▶ [What you will do]
The whole listing is to be given again without alteration, except that its pictures are dropped.
== Segment start ==
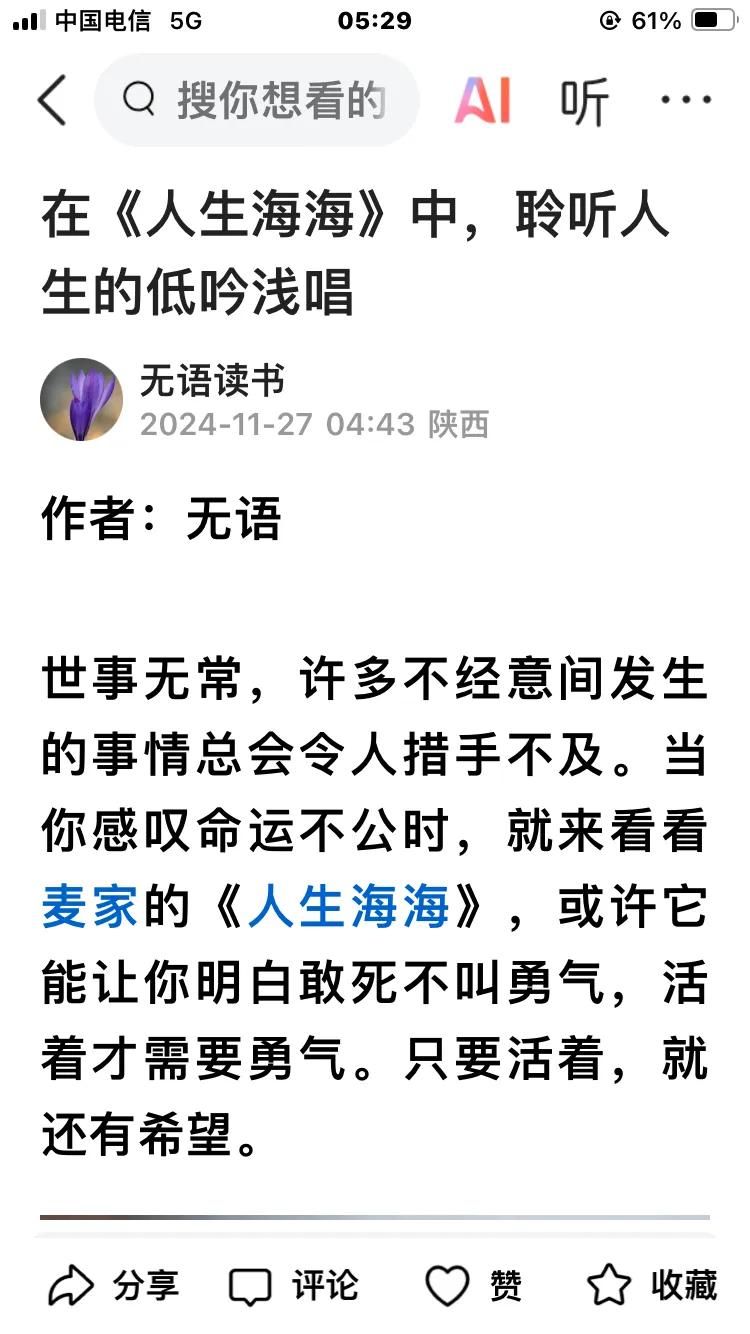 中国电信 5G
05:29
61%

搜你想看的
AI
听
···

在《人生海海》中，聆听人生的低吟浅唱

无语读书
2024-11-27 04:43 陕西

作者：无语

世事无常，许多不经意间发生的事情总会令人措手不及。当你感叹命运不公时，就来看看麦家的《人生海海》，或许它能让你明白敢死不叫勇气，活着才需要勇气。只要活着，就还有希望。

分享
评论
赞
收藏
== Segment end ==
▶ [Your solution]
 中国电信 5G
05:29
61%

搜你想看的
AI
听
···

在《人生海海》中，聆听人生的低吟浅唱

无语读书
2024-11-27 04:43 陕西

作者：无语

世事无常，许多不经意间发生的事情总会令人措手不及。当你感叹命运不公时，就来看看麦家的《人生海海》，或许它能让你明白敢死不叫勇气，活着才需要勇气。只要活着，就还有希望。

分享
评论
赞
收藏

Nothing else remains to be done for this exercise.